Booy EP, Meier M, Okun N, Novakowski SK, Xiong S, Stetefeld J, McKenna SA - Nucleic Acids Res. (2012)

Bottom Line: RNA associated with AU-rich element (RHAU) is an RNA helicase that has specificity for DNA and RNA G4-quadruplexes.Furthermore, we have found that a 5'-terminal quadruplex persists following P1 helix formation that retains affinity for RHAU.Finally, we have investigated the functional implications of this interaction and demonstrated a reduction in average telomere length following RHAU knockdown by small interfering RNA (siRNA).

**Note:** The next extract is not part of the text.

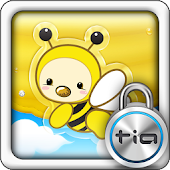 [Tia Lock]Honeybee Free Theme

View Article: PubMed Central - PubMed

Affiliation: Department of Chemistry, University of Manitoba, Winnipeg, Manitoba, Canada.

ABSTRACT
Human telomerase RNA (hTR) contains several guanine tracts at its 5'-end that can form a G4-quadruplex structure. Previous evidence suggests that a G4-quadruplex within this region disrupts the formation of an important structure within hTR known as the P1 helix, a critical element in defining the template boundary for reverse transcription. RNA associated with AU-rich element (RHAU) is an RNA helicase that has specificity for DNA and RNA G4-quadruplexes. Two recent studies identify a specific interaction between hTR and RHAU. Herein, we confirm this interaction and identify the minimally interacting RNA fragments. We demonstrate the existence of multiple quadruplex structures within the 5' region of hTR and find that these regions parallel the minimal sequences capable of RHAU interaction. We confirm the importance of the RHAU-specific motif in the interaction with hTR and demonstrate that the helicase activity of RHAU is sufficient to unwind the quadruplex and promote an interaction with 25 internal nucleotides to form a stable P1 helix. Furthermore, we have found that a 5'-terminal quadruplex persists following P1 helix formation that retains affinity for RHAU. Finally, we have investigated the functional implications of this interaction and demonstrated a reduction in average telomere length following RHAU knockdown by small interfering RNA (siRNA).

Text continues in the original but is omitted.